> Source text:
# Potential for redemption?



## Brother Lucian (Apr 22, 2011)

With 40k Endtimes looming closer than ever, I pose the question: Is there any of the traitor legions you think whom might rejoin the Imperium, given sufficient motivation? The endtimes for Fantasy had shown that the forces of Order can have strange bedfellows.

The Alpha Legion is probably the most obvious choice, given their noncommital attitude towards chaos, as well the policies of the twin primarchs. Though it might have taken a hit after the death of Alpharius.

My other pick would be the Thousand Sons, sure Magnus have done some bad things after the heresy. But he still seems coherent, and I think there could be potential for him earning the forgiveness of the Emperor for his collosal mistake in breaking the Imperial Webway. Magnus only reluctantly joined chaos to save his sons.


Out of the remaining legions, I think maybe only the Iron Warriors might accept an imperial pardon. Looking at the sensible Warsmith Kalkator for example. Though in general their long term festering bitterness might be too much to overcome. 

The Black Legion is a definite no for obvious reasons, and likewise the Word Bearers. The Emperors Children and the Death Guard are both far too corrupted, and the World Eaters are nutso berserkers lost in the red mist of Khorne. Finally the Night Lords have a long standing grudge with the imperium.


----------



## Deloth (May 18, 2016)

Alpha Legion may not rejoin the Imperium in the traditional sense, but they would definitely act towards the defeat of Chaos. That has always been their goal.


----------



## Lord Mephiston (Sep 16, 2010)

40k Endtimes are not close. GW won't repeat that mistake.


----------



## Brother Lucian (Apr 22, 2011)

Lord Mephiston said:


> 40k Endtimes are not close. GW won't repeat that mistake.


END TIMES 40k CONFIRMED? The Primarchs Return - Spikey Bits

So, the Crimson King is nearly at release. Which leaves the mentioned macragge book.
And look at warzone fenris, the wulfen has returned, which i see as another end times hint.

The fantasy end times was awesome, but it was the AoS followup product that people was unhappy with.


----------



## Lord Mephiston (Sep 16, 2010)

> What you should do:
Write the next part of the forum thread about whether any traitor legions might rejoin the Imperium, starting from its last line. This material isn't needed.

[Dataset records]
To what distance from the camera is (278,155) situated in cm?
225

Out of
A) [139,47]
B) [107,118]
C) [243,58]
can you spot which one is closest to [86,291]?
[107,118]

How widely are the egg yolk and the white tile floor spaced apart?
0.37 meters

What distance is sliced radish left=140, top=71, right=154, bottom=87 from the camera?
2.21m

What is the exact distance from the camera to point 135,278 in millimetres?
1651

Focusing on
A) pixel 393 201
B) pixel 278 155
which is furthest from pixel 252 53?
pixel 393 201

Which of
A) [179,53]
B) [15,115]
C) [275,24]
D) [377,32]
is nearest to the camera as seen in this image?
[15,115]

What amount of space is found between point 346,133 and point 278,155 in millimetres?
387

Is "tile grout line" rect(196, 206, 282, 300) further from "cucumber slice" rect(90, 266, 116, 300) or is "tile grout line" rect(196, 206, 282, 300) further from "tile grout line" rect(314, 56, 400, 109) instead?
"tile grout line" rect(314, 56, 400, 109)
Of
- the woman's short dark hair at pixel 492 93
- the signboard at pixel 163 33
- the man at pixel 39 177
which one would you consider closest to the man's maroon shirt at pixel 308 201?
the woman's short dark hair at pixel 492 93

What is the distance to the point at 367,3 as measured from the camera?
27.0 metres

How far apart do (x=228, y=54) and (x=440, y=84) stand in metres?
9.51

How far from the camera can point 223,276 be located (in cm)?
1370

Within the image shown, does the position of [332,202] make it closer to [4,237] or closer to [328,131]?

> Response for this exercise:
Brother Lucian said:


> END TIMES 40k CONFIRMED? The Primarchs Return - Spikey Bits
> 
> So, the Crimson King is nearly at release. Which leaves the mentioned macragge book.
> And look at warzone fenris, the wulfen has returned, which i see as another end times hint.
> ...


I am pretty sure they might put forward a Time Of Ending scenario, but they will never END 40k the way they did WHFB. With a crapload of aliens and Daemons and Armless' plans finally coming into place, the Imperium will need some reinforcements, AKA a Stimulus package. And I guess that will come in the form of the Primarchs ? 

But totally finishing off 40k the way they did WHFB !? Oh hell no. I expect and rather enjoy the stalemate, and it remaining year 999 for ever lol.

P.S. Even His Holy Majesty, Our Lord And Saviour, Emperor Matt Ward, Beloved By All, is back with GW but not working on 40k right now. His Eternal Glorious Light is being shed on Age Of Sigmar instead.


----------



## Brother Dextus (Jan 30, 2013)

I dont think the 'end times' are coming in the sense of AoS, but there could be a restart of Black Crusades or invasions. I suspect its more a reboot and release of models around a scenario. GW keeps 40k alive by the stalemate within the imperium and chaos, with the outliers of xenos causing problems for everyone around the central theme.

Back to your question, I think only Alpha are even up for consideration imho. Legions aligned with a 'god' are inherently too far gone, Night Lords are somewhat akin to blood angels, except without the reverence for big E. Iron Warriors are too embittered, and some of the travesties (Daemoncula/Honsou etc) would probably be a bit too far for the =]I[= to forgive.

The question isnt so much as who would be pardoned, more would a pardon be proposed.


----------



## Brother Lucian (Apr 22, 2011)

Brother Dextus said:


> I dont think the 'end times' are coming in the sense of AoS, but there could be a restart of Black Crusades or invasions. I suspect its more a reboot and release of models around a scenario. GW keeps 40k alive by the stalemate within the imperium and chaos, with the outliers of xenos causing problems for everyone around the central theme.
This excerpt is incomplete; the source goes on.